═════ Document segment ═════
# Hayatta hiç kimseye hak ettiğinden fazla değer verme.



## AnnaPOL

Hello ! 

I would like to know what is meaning of this sentence: 

Hayatta hiç kimseye hak ettiğinden fazla değer verme.Ya onu kaybedersin ya da kendini mahvedersin 

Thank you in advance


----------



## nigromante00

Don´t give anyone more importance then they deserve. Or you lose him/her or you spoil yourself


----------



## nigromante00

nigromante00 said:


> Don´t give anyone more importance then they deserve. Or you lose him/her or you spoil yourself



Sorry i forget  to put "hayatta" which means "in your life" here it is like "never"

Never give anyone more importance then they deserve. Or you lose him/her or you spoil yourself


----------



## RimeoftheAncientMariner

hi  

Hayatta hiç kimseye hak ettiğinden fazla değer verme.Ya onu kaybedersin ya da kendini mahvedersin 

Don't you over-value anyone in this life of their worth, else you will lose him/her or you will deteriorate yourself.


----------



## AnnaPOL

Thank you all for answers !
═════
▶ [Exercise task A]
From the thread on translating the Turkish sentence, extract the passage starting with "Don't you over-value" and going on through "for answers !", copying it word for word.
═════ Data for this exercise ═════
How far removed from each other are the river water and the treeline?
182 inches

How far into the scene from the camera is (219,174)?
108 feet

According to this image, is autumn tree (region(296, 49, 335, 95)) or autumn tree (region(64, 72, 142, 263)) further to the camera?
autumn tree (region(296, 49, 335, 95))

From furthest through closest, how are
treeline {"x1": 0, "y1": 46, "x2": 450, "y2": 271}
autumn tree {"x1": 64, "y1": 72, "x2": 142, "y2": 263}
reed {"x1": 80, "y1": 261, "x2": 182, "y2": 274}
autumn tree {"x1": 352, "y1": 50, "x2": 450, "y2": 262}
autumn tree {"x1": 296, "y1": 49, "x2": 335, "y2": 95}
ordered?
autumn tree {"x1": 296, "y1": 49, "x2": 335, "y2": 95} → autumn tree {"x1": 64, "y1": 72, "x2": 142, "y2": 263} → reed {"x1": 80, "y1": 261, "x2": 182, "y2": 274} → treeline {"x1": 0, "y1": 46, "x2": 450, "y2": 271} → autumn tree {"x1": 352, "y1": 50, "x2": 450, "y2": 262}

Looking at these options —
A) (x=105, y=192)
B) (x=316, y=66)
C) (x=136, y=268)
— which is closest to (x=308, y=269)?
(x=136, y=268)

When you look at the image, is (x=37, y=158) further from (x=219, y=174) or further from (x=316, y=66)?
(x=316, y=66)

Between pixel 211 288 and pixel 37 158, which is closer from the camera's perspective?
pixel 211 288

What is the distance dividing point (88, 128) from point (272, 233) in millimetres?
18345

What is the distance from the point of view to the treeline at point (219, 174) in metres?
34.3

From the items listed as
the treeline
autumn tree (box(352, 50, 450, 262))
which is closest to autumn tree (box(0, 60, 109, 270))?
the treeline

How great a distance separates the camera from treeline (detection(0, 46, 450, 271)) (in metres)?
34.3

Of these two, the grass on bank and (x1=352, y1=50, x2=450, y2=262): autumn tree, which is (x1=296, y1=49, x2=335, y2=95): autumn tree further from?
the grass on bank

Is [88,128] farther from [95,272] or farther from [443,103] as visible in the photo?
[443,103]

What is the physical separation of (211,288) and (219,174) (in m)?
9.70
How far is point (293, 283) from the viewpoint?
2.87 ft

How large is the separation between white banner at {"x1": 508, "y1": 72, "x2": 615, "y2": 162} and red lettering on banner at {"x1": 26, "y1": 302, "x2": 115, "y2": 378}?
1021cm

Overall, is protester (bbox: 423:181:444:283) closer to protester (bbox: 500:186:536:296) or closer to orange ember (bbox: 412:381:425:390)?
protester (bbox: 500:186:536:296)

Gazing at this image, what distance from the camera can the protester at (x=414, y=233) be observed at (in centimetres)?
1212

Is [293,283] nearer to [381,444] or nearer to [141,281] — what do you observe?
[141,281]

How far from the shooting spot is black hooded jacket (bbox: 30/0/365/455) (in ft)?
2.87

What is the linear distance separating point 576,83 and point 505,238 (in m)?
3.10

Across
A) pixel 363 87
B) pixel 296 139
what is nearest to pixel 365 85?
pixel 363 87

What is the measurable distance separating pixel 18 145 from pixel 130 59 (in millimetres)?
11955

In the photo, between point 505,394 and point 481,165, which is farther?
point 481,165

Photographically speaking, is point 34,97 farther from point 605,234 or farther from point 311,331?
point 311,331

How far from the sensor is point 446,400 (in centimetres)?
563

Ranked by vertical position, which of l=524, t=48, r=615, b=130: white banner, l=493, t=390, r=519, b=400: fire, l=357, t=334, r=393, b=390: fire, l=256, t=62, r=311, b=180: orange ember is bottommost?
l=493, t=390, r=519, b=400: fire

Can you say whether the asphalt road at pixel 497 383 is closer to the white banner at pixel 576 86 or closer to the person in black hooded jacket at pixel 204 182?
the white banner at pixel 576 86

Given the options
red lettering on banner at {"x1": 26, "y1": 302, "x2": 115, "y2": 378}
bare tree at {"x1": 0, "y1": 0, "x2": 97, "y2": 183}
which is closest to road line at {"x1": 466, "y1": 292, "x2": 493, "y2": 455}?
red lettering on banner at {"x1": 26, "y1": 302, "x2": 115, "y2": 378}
═════
▶ [Exercise task B]
Pick out every line of the rows that contains the string "grass", treating uppercase and lowercase letters as different.

▶ [Written solution A]
Don't you over-value anyone in this life of their worth, else you will lose him/her or you will deteriorate yourself.


----------



## AnnaPOL

Thank you all for answers !

▶ [Written solution B]
Of these two, the grass on bank and (x1=352, y1=50, x2=450, y2=262): autumn tree, which is (x1=296, y1=49, x2=335, y2=95): autumn tree further from?
the grass on bank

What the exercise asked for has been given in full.